» Work to be completed
Output the stretch from the line containing "In this image, which" through the end of the rows as a Markdown table with the columns No. and Line. Number each line, and leave out blank lines.

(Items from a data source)

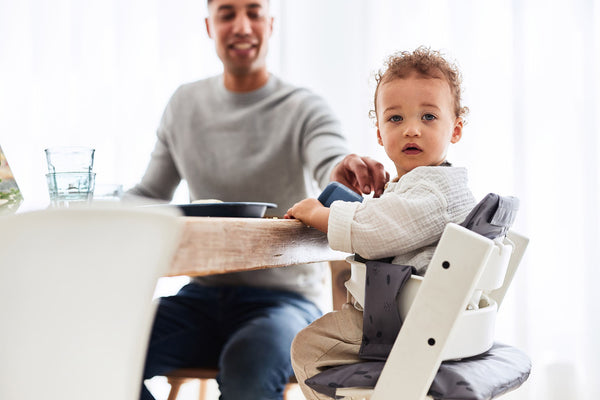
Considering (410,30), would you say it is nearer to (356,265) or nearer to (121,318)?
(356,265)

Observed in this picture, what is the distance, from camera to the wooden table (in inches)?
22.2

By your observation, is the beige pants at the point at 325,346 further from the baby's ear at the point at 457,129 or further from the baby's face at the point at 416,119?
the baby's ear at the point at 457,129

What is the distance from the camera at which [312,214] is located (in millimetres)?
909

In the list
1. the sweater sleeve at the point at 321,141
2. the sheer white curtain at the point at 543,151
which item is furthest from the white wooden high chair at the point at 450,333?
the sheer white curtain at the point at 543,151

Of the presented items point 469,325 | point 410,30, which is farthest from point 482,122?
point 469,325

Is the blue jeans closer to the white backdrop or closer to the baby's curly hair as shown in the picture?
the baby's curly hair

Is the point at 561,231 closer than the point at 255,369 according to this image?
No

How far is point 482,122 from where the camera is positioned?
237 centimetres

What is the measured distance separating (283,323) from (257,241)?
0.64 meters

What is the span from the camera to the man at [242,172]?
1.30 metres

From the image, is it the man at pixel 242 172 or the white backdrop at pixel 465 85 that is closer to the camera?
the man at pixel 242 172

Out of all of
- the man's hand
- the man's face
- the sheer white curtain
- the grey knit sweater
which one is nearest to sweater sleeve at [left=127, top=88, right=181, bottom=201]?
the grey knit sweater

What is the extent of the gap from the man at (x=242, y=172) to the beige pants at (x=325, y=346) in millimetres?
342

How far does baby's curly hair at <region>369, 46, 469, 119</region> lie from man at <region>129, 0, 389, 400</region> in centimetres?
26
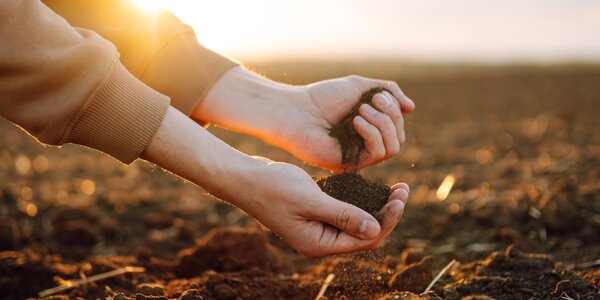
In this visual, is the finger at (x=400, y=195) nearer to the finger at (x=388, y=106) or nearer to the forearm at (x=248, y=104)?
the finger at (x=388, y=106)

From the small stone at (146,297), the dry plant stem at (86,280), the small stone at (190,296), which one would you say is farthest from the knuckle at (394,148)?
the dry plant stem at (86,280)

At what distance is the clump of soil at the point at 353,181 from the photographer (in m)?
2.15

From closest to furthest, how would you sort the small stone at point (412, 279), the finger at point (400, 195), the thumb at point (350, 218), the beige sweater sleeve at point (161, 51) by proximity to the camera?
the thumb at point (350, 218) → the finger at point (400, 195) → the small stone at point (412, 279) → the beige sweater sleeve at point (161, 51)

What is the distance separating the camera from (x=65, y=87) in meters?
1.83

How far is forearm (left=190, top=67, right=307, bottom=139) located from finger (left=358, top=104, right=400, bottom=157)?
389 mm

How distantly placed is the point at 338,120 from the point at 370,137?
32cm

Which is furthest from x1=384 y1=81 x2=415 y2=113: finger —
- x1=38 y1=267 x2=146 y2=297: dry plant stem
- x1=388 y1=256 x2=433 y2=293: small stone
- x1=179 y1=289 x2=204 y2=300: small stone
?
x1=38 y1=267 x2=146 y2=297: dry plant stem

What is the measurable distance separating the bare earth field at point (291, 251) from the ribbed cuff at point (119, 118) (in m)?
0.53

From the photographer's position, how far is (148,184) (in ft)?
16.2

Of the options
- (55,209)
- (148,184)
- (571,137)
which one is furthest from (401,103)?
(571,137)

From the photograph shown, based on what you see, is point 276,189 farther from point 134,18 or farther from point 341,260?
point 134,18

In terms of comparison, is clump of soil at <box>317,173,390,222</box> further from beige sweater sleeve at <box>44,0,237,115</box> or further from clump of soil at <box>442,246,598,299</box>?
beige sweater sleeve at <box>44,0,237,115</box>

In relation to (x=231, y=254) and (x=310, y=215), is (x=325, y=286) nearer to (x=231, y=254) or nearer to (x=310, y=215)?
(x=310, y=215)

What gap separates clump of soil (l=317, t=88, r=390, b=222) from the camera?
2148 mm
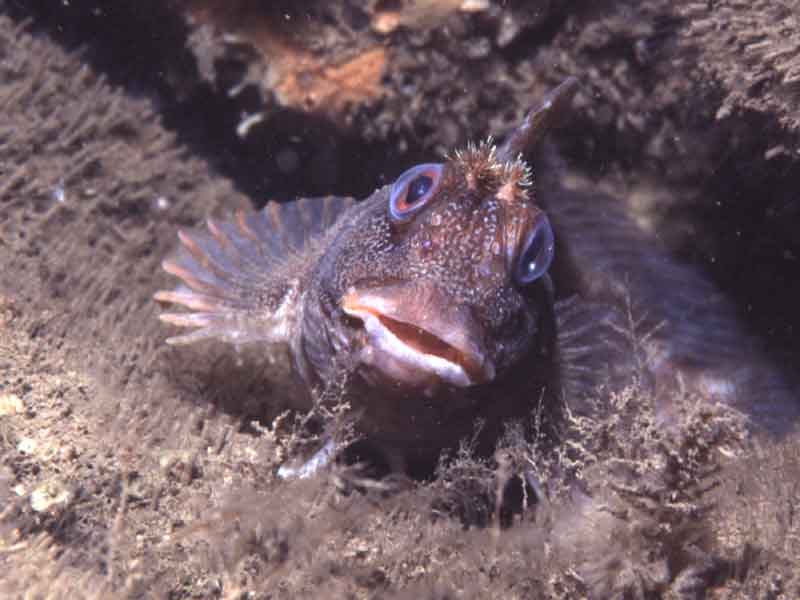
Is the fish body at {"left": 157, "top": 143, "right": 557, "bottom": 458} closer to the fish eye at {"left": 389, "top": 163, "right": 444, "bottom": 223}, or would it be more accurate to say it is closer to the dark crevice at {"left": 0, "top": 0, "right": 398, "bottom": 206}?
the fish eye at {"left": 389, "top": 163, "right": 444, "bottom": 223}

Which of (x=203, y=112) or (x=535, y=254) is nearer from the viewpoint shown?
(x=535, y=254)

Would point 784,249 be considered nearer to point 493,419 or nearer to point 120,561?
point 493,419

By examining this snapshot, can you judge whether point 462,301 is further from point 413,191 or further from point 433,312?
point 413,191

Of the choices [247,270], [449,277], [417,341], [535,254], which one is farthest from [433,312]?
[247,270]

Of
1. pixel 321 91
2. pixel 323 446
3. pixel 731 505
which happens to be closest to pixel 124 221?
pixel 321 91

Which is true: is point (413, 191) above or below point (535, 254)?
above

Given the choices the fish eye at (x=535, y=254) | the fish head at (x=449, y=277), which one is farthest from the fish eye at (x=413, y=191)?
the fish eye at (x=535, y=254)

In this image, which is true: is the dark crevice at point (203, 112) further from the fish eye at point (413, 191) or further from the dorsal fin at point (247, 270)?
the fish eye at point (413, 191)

» Task answer
| No. | Line |
|---|---|
| 1 | In this image, which is true: is the dark crevice at point (203, 112) further from the fish eye at point (413, 191) or further from the dorsal fin at point (247, 270)? |
| 2 | the fish eye at point (413, 191) |